Is Bill Gates the new Oprah?

I think Tom Gauld put it best...if you don't know Tom Gauld, you really should seek him out. Here is a comic from his book Baking with Kafka available from Drawn and Quarterly. (Read a review here.)

On Jan. 30, the email newsletter, Publishers Lunch, included a brief comment about Bill Gates' impact on sales for Steven Pinker's The Better Angels of Our Nature after he tweeted about how much he loved and recommended the book for new university graduates.

Naturally, at the BookNet office, we started to wonder what Gates' impact was in the Canadian, English-language print market for a book he was recommending. Looking at the same Pinker book edition back in May, when Gates tweeted "most inspiring book I've ever read" on May 15 to his 44.8 million Twitter followers, there was a 1000% increase in sales in the week ending May 21 and a sustained few weeks of higher sales when the book had really fallen off most people's radars. Sales peaked in the week ending June 4. So it looked like this backlist title did enjoy some lift from Gates' tweet.

Just when we thought that was an interesting one-off anomaly, Gates started talking about how he was excited for Pinker's new book, Enlightenment Now: The Case for Reason, Science, Humanism, and Progresscalling it his "new favorite book of all-time." We wondered if Gates could have the kind of influential effect we'd seen before, namely from the Queen of Talk, Oprah Winfrey.

Then we were given a gift: Oprah announced her new Oprah's Book Club 2.0 pick this February, An American Marriage by Tayari Jones, at the same relative time that Gates was backing the new Pinker book, Enlightenment Now. The pub date for Pinker's book was moved up to just a week after Jones' An American Marriage. Naturally, we wondered how Gates' support of Pinker's new book would stack up against the doyenne of book recommendations. Is there such a thing as the Gates effect? What kind of uptake does a Gates-recommended Non-Fiction book get versus a tried-tested-and-true Fiction recommendation from Oprah, who (surprisingly, perhaps) has a tad fewer Twitter followers than Gates at a mere 42 million.

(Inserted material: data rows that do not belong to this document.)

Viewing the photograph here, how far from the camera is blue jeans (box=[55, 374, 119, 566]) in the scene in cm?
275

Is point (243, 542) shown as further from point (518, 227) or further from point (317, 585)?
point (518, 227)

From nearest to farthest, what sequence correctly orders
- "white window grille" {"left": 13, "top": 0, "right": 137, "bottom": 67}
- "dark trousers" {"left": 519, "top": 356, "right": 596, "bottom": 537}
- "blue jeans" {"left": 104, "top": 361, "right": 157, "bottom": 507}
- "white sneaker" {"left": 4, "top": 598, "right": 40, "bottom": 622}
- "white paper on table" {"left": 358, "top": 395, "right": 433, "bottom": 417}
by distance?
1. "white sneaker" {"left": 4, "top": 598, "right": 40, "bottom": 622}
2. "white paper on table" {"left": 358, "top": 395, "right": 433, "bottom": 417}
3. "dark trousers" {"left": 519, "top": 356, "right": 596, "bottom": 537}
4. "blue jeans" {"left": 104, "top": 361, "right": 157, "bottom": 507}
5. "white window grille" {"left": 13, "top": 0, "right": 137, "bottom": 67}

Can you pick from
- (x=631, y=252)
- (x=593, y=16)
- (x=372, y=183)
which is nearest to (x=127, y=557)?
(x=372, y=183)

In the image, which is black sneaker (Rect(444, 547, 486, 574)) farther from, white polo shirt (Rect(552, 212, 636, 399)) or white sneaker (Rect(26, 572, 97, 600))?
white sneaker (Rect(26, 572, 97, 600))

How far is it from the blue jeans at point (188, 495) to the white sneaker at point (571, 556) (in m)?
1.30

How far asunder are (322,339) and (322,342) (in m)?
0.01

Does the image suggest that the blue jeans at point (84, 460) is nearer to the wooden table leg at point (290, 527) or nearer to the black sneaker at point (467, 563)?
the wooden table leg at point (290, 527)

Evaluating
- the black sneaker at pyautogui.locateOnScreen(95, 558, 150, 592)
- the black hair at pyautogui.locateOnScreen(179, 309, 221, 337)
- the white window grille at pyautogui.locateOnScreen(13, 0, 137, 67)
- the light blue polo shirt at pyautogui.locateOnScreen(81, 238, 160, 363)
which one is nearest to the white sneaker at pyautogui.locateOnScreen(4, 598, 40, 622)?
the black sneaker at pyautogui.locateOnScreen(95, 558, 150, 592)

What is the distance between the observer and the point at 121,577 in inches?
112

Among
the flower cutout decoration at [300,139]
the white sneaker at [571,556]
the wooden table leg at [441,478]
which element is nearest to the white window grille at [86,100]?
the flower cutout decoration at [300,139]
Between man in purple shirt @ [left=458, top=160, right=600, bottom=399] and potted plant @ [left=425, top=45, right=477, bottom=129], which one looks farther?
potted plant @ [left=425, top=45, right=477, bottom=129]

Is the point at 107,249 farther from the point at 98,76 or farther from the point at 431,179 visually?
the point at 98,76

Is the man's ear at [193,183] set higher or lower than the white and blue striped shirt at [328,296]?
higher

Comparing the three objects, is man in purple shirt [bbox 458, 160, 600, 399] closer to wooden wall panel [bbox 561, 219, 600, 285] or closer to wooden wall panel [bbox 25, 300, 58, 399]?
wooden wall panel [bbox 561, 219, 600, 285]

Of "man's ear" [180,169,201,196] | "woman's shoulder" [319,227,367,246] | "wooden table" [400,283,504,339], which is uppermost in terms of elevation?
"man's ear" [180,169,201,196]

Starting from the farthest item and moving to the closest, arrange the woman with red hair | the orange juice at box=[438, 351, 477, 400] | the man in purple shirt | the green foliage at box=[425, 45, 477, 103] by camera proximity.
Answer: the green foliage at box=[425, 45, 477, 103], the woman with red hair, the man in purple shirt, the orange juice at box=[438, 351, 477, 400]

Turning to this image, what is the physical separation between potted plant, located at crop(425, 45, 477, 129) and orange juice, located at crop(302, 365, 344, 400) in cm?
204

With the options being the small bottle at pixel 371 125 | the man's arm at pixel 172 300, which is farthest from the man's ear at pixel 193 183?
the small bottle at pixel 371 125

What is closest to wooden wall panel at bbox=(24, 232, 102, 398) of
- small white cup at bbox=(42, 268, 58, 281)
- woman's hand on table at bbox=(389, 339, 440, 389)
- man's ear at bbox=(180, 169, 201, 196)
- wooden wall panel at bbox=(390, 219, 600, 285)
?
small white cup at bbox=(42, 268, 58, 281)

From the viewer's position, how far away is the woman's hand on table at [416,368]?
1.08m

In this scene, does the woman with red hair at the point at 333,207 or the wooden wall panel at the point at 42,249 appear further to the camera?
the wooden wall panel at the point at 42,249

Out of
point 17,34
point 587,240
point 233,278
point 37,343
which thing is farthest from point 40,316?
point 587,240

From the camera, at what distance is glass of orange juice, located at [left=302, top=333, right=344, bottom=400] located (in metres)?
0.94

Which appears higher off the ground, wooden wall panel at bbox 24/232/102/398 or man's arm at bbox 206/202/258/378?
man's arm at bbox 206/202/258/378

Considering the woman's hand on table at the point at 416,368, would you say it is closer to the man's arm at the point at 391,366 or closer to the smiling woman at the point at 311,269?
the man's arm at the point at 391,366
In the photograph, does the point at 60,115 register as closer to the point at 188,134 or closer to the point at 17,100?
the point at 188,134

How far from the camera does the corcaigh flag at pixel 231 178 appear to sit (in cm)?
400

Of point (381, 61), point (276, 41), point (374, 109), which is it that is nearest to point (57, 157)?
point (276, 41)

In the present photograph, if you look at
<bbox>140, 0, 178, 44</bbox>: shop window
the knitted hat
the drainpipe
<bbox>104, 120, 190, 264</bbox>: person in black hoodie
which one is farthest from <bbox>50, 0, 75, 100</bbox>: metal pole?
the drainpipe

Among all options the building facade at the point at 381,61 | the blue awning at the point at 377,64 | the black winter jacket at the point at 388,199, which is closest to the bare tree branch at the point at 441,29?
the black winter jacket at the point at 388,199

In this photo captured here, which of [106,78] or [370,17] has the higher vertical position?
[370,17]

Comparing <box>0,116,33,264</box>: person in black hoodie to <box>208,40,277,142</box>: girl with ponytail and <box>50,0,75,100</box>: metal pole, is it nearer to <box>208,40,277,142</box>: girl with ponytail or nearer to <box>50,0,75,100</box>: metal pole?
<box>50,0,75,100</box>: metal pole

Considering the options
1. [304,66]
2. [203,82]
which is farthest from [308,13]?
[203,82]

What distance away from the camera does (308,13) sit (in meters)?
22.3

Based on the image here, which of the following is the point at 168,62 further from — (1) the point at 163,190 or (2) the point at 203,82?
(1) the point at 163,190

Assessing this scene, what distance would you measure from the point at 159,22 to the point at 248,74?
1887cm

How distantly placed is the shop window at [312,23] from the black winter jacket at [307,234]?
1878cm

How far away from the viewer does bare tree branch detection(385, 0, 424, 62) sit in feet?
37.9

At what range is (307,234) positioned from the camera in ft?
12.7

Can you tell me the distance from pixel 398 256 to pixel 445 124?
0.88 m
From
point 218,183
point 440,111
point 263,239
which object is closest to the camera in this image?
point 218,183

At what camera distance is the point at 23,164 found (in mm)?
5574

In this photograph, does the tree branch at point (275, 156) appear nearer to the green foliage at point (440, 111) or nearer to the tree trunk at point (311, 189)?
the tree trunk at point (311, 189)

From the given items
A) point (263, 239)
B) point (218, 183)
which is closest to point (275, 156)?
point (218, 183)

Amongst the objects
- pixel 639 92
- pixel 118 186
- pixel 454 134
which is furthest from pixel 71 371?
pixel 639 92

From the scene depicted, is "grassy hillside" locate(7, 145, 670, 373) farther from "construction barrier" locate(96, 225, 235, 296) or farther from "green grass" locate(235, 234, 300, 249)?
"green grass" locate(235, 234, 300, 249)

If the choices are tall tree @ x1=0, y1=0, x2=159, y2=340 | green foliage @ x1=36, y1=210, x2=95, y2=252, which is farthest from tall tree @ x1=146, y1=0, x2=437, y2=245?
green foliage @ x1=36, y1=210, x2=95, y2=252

We can't release sales figures on individual titles, but the redacted graph below shows that both titles performed well. But, as you might have guessed, we have the data to show that...Oprah rules! Or, perhaps, FICTION rules?!

Gates vs. Winfrey: First four weeks of sales

We specifically looked at the performance of these two books for their first four weeks of sale from the pub date, after each champion took to the internet and shared their endorsements.

When comparing the first four weeks of sale, Oprah's recommendation still holds the most influence in terms of unit sales. She announced the book, tweeted, and blogged about it all on the pub date, Feb. 6. Her video has had 218,000 views to date on Twitter, though she hasn't mentioned it on Twitter since.

Gates interviewed Pinker in a GatesNotes video blog entry on Jan. 26; tweeted to endorse the publication of the book on Jan. 29; posted a video to Twitter on Jan. 30 (212,000 views to date); tweeted a fun fact from the book on Feb. 5; then, interestingly, said nothing on the pub date itself. Finally, on Feb. 24, he had Pinker explain life expectancy as part of his findings from his book (509K views).

Is it clear from the data that both books benefited from having high-profile endorsements for no other reason than respect for the works and the ideas contained with them? It's interesting to compare the sales and ranking of the two Pinker books in hardcover, the first that sparked this investigation and the second that's currently selling. 

First four weeks of sales for Pinker books recommended by Bill Gates

This data tells us that Enlightenment Now has outperformed The Better Angels of Our Nature in the first four weeks of sales. This isn't really surprising since Pinker has published several books since then and his profile has grown since his earlier titles. So we decided to compare more of Pinker's works. Looking at all Pinker's hardcover releases (since we started collecting print sales data in BNC SalesData), Enlightenment Now has had the strongest release by far to date.

Sales comparison for Pinker's hardcover titles

For Tayari Jones, her previous books don't appear to be readily available in the Canadian print market, despite a couple of different award nominations. 

Bill Gates has credibility and a high sincerity quotient. Looking at these two Pinker titles, his endorsement clearly matters. He doesn't have a book club sticker on books he's recommended yet, but maybe he should?